◆ Aim ◆
Repeat word for word everything from the line containing "Starting with the" to the end of the listing, first and last lines included, and only that.

Records of spatial reasoning questions:
# # # # # # #
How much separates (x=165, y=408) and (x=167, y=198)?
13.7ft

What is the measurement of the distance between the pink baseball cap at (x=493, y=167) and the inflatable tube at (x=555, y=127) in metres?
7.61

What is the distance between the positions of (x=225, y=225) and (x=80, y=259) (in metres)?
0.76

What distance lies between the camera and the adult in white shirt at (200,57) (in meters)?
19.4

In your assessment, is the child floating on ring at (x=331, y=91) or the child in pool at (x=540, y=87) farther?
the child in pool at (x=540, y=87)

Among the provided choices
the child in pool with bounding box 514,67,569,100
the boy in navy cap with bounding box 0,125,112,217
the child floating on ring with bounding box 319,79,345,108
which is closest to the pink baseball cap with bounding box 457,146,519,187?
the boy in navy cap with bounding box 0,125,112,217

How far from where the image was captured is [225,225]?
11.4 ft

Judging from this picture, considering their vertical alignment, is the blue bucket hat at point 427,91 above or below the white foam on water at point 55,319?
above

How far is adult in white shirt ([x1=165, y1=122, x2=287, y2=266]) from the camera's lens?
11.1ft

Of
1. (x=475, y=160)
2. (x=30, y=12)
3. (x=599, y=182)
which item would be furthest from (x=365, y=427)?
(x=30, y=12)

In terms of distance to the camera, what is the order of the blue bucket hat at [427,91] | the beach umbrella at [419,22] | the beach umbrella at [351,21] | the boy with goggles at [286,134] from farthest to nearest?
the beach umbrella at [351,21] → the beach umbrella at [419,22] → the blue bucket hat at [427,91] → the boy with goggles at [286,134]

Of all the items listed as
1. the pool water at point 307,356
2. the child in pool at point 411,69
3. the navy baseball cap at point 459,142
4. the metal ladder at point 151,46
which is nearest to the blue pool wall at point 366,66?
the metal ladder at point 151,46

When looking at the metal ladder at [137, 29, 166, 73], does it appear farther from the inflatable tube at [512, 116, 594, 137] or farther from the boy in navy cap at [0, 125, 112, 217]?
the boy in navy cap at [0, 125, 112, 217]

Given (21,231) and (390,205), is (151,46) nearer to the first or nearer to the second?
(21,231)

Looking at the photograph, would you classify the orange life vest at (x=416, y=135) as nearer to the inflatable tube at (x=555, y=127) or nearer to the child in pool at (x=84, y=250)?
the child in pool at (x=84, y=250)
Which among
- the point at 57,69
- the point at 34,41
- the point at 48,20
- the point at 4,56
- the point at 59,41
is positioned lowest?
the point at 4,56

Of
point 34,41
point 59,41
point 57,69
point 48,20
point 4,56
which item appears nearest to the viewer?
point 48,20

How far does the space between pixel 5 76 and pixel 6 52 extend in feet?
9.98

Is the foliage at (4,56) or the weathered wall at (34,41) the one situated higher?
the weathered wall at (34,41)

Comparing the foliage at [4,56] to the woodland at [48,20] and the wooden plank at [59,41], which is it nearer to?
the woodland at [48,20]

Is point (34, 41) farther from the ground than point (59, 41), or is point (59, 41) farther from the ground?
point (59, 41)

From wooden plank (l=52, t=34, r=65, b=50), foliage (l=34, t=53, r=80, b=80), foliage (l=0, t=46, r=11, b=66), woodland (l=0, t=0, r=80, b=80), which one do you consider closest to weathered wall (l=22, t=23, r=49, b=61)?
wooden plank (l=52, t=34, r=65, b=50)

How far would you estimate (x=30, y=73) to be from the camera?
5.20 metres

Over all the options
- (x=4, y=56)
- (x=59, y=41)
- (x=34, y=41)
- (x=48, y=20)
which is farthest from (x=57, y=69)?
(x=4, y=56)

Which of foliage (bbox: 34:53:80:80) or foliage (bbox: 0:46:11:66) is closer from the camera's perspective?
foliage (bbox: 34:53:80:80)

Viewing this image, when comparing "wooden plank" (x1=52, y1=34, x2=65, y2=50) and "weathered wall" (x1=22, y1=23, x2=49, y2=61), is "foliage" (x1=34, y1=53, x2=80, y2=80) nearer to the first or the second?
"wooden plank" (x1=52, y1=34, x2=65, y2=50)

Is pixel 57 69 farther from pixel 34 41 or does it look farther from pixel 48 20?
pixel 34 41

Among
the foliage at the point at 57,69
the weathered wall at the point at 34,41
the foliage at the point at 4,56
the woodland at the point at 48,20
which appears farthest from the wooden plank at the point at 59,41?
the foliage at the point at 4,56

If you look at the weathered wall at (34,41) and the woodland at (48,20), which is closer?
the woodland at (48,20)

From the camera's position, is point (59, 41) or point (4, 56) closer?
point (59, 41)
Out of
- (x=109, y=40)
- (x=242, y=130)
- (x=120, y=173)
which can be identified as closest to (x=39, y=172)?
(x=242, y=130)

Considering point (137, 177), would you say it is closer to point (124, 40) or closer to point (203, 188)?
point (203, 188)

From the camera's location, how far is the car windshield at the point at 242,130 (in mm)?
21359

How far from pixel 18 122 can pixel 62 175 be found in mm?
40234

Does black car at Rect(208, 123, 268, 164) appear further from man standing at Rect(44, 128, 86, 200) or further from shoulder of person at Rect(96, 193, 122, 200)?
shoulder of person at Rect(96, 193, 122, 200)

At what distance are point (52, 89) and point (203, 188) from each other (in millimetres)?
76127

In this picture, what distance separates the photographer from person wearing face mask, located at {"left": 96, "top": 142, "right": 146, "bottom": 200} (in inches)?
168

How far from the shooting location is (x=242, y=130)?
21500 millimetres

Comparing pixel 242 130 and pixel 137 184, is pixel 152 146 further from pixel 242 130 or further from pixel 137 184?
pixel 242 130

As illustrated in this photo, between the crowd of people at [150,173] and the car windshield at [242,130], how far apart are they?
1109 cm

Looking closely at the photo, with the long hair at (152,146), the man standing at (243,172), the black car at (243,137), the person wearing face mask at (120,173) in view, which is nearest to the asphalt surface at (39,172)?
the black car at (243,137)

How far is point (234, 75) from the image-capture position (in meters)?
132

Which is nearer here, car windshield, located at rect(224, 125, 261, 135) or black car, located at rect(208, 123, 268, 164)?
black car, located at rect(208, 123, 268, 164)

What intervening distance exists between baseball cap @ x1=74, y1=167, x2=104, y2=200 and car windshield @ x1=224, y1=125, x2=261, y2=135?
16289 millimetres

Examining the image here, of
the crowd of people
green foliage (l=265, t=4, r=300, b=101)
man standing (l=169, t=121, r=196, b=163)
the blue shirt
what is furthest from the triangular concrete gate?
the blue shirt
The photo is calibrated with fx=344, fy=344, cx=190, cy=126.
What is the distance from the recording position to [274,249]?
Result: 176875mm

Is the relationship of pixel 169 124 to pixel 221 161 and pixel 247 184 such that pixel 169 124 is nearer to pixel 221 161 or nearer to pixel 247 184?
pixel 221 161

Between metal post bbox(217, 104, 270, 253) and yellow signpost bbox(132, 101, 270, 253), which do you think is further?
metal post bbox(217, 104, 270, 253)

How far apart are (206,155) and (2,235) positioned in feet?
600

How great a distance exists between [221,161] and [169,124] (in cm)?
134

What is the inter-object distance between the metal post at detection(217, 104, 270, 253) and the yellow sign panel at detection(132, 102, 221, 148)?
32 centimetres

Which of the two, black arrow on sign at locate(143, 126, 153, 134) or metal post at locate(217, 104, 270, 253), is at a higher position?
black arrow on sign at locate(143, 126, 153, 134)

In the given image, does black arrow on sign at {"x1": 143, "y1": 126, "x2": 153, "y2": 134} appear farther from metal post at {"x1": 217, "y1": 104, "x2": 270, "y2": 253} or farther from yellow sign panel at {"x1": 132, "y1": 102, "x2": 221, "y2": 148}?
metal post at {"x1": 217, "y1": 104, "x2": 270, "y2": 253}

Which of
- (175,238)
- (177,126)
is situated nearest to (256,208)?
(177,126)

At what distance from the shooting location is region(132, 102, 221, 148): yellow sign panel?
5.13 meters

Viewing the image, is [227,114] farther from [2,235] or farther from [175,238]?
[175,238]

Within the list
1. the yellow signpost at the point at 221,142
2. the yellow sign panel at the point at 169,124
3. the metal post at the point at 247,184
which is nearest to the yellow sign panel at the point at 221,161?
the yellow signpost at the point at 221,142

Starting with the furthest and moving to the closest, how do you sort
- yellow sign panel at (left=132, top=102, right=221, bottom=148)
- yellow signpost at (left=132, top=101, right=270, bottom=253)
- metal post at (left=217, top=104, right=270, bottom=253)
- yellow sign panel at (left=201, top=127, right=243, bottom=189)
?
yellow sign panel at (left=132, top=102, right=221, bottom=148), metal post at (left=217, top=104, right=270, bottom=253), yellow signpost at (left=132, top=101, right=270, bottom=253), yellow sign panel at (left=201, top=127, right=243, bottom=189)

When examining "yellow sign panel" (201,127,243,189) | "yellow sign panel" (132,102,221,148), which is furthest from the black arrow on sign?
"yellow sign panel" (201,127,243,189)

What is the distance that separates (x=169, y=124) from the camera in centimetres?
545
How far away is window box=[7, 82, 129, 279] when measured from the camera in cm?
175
# # # # # # #
◆ Answer to this task ◆
Starting with the furthest and moving to the closest, how do you sort
- yellow sign panel at (left=132, top=102, right=221, bottom=148)
- yellow signpost at (left=132, top=101, right=270, bottom=253)
- metal post at (left=217, top=104, right=270, bottom=253)
- yellow sign panel at (left=201, top=127, right=243, bottom=189)
?
yellow sign panel at (left=132, top=102, right=221, bottom=148), metal post at (left=217, top=104, right=270, bottom=253), yellow signpost at (left=132, top=101, right=270, bottom=253), yellow sign panel at (left=201, top=127, right=243, bottom=189)

When examining "yellow sign panel" (201,127,243,189) | "yellow sign panel" (132,102,221,148), which is furthest from the black arrow on sign?
"yellow sign panel" (201,127,243,189)

What is the distance that separates (x=169, y=124) from the camera in centimetres?
545
How far away is window box=[7, 82, 129, 279] when measured from the camera in cm?
175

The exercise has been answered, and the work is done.